Um líder que entende isso pergunta menos "Como extraímos mais deles?" e pergunta mais "Como geramos mais valor para eles do que qualquer outra pessoa?". A resposta à segunda pergunta é o que constrói impérios.


🛠️ O Toolkit (Laboratório de Aplicação)

O verdadeiro teste para a transição entre essas duas mentalidades não acontece quando tudo está bem. Ele acontece quando o fluxo de caixa está apertado, quando um novo concorrente entra no mercado ou quando um investidor exige um excelente relatório trimestral. Veja como você pode garantir que está operando a partir do código correto:

⚠️ Erro Comum (E Como Evitá-lo)

O Foco no KPI Errado: Gerentes obcecados em medir o "Desejo de Receber" (Receitas, Margem Bruta, LTV). A Correção: Projete uma métrica de "Impacto/Doação". Adicione uma única pergunta ao relatório de gestão mensal: Qual foi o valor líquido que criamos esta semana para nossos clientes ou funcionários?

🧠 Exercício Mental (O Teste dos 3 Anos)

Tome uma decisão importante (um grande contrato, uma nova estrutura de preços) que você está enfrentando agora.
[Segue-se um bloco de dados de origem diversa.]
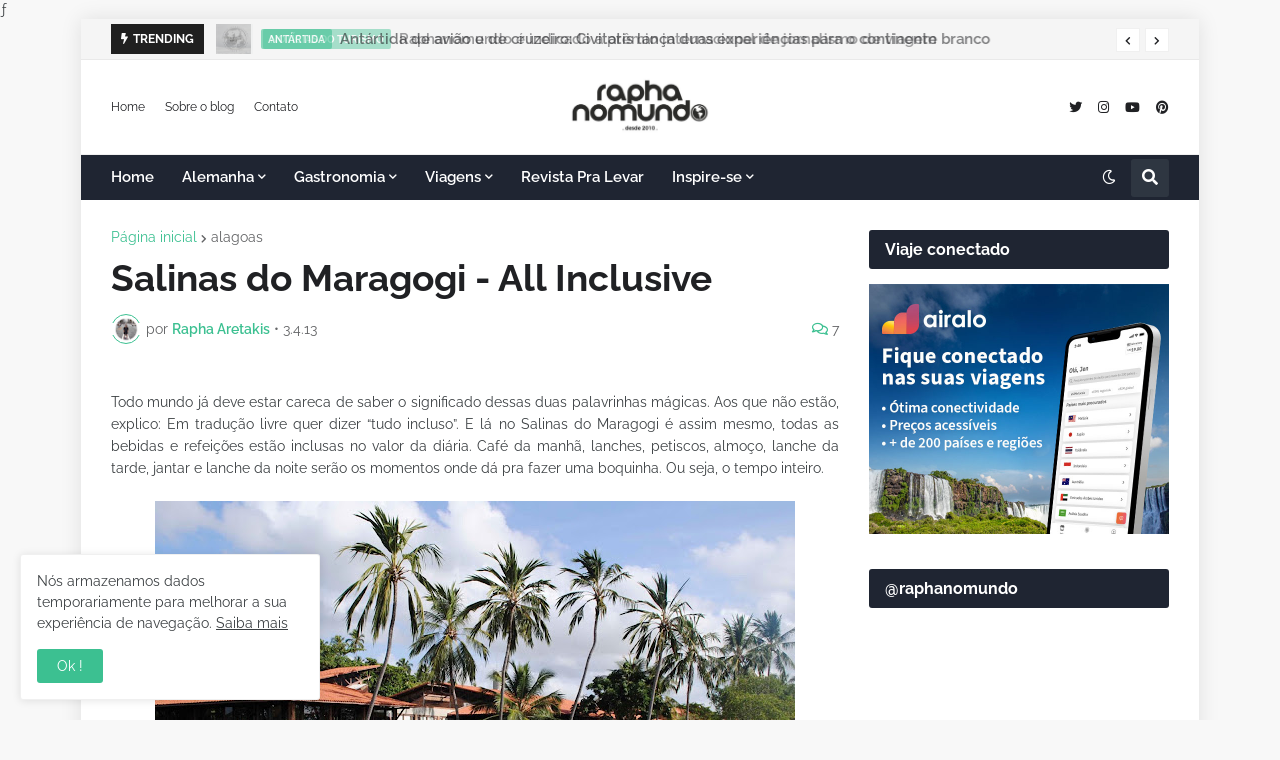

--- FILE ---
content_type: text/html; charset=utf-8
request_url: https://www.google.com/recaptcha/api2/aframe
body_size: 267
content:
<!DOCTYPE HTML><html><head><meta http-equiv="content-type" content="text/html; charset=UTF-8"></head><body><script nonce="SL98M8pUj7x--lXyumfA1A">/** Anti-fraud and anti-abuse applications only. See google.com/recaptcha */ try{var clients={'sodar':'https://pagead2.googlesyndication.com/pagead/sodar?'};window.addEventListener("message",function(a){try{if(a.source===window.parent){var b=JSON.parse(a.data);var c=clients[b['id']];if(c){var d=document.createElement('img');d.src=c+b['params']+'&rc='+(localStorage.getItem("rc::a")?sessionStorage.getItem("rc::b"):"");window.document.body.appendChild(d);sessionStorage.setItem("rc::e",parseInt(sessionStorage.getItem("rc::e")||0)+1);localStorage.setItem("rc::h",'1768987354282');}}}catch(b){}});window.parent.postMessage("_grecaptcha_ready", "*");}catch(b){}</script></body></html>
Pergunte: Se a outra parte descobrir daqui a 3 anos tudo o que eu sei agora sobre esse acordo — eles sentirão que eu os derrotei, ou que fizemos um acordo genial juntos? Se a resposta for "Eles sentirão que foram explorados", você está construindo uma dívida oculta que vai explodir. Este é o aviso de um Desejo de Receber cego.
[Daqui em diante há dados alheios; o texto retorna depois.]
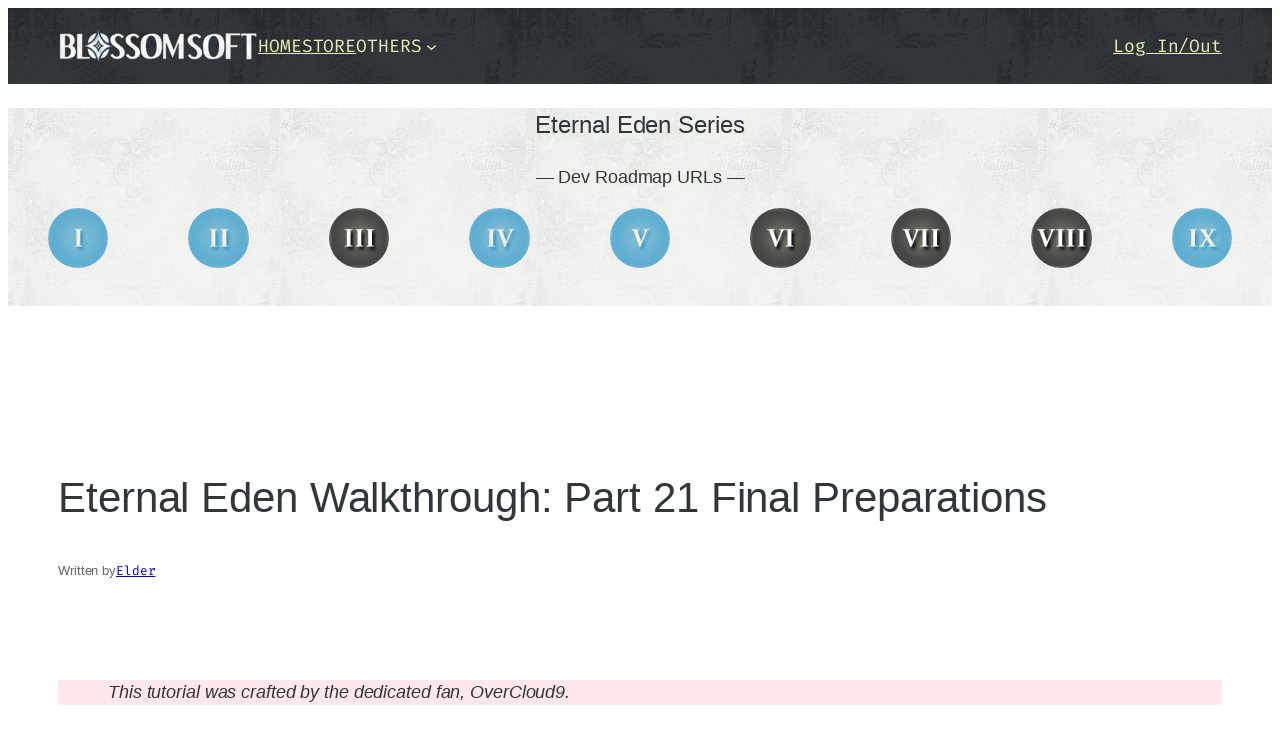

--- FILE ---
content_type: text/css
request_url: https://blossomsoft.com/wp-content/uploads/eb-style/reusable-blocks/eb-reusable-5653.min.css?ver=cbcb0a5ace
body_size: 328
content:
/* eb-countdown-lvpg4z4 Starts */ .eb-countdown-lvpg4z4.eb-cd-wrapper{ max-width:403px; transition: background 0.5s, border 0.5s, border-radius 0.5s, box-shadow 0.5s ; } div.eb-countdown-lvpg4z4.eb-cd-wrapper{ margin-left: auto; margin-right: auto; } .eb-countdown-lvpg4z4.eb-cd-wrapper:before{ transition: background 0.5s, opacity 0.5s, filter 0.5s; } .eb-countdown-lvpg4z4.eb-cd-wrapper .eb-cd-inner { flex-direction: row; } .eb-countdown-lvpg4z4.eb-cd-wrapper .eb-cd-inner .box { background-image: linear-gradient(314deg, rgba(49,54,59,1) 80% , rgba(119,221,242,1) 100%); background-color: #7967ff; transition: background 0.5s, border 0.5s, border-radius 0.5s, box-shadow 0.5s ; padding-top: 20px; padding-bottom: 20px; border-radius: 10px; flex-direction: column; align-items: center; } .eb-countdown-lvpg4z4.eb-cd-wrapper .eb-cd-inner .box span.eb-cd-digit { font-size: 40px; color: rgba(245,247,157,1); } .eb-countdown-lvpg4z4.eb-cd-wrapper .eb-cd-inner .box span.eb-cd-label { font-size: 18px; color: rgba(245,247,157,1); } .eb-countdown-lvpg4z4.eb-cd-wrapper .eb-cd-inner .box + .box { margin: 0; margin-left:7px; } .wp-admin .eb-parent-eb-countdown-lvpg4z4 { display: block; opacity: 1; } .eb-parent-eb-countdown-lvpg4z4 { display: block; }  @media(max-width: 1024px){ .editor-styles-wrapper.wp-embed-responsive .eb-parent-eb-countdown-lvpg4z4 { display: block; opacity: 1; } .eb-parent-eb-countdown-lvpg4z4 { display: block; } } @media(max-width: 767px){ .editor-styles-wrapper.wp-embed-responsive .eb-parent-eb-countdown-lvpg4z4 { display: block; opacity: 1; } .eb-parent-eb-countdown-lvpg4z4 { display: block; } }/* =eb-countdown-lvpg4z4= Ends */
📋 3 Perguntas para a Diretoria Amanhã de Manhã:

  1. Onde na nossa organização estamos fazendo Value Extraction (espremendo o limão) em vez de Value Creation (plantando uma nova árvore)?
  2. Nossos funcionários e fornecedores lucram consistentemente por trabalharem conosco, ou sentem que só nós lucramos?
  3. Se limitássemos nossa margem de lucro em nosso produto mais vendido (como a Costco) — o que teríamos que otimizar para sobreviver, e como os clientes reagiriam?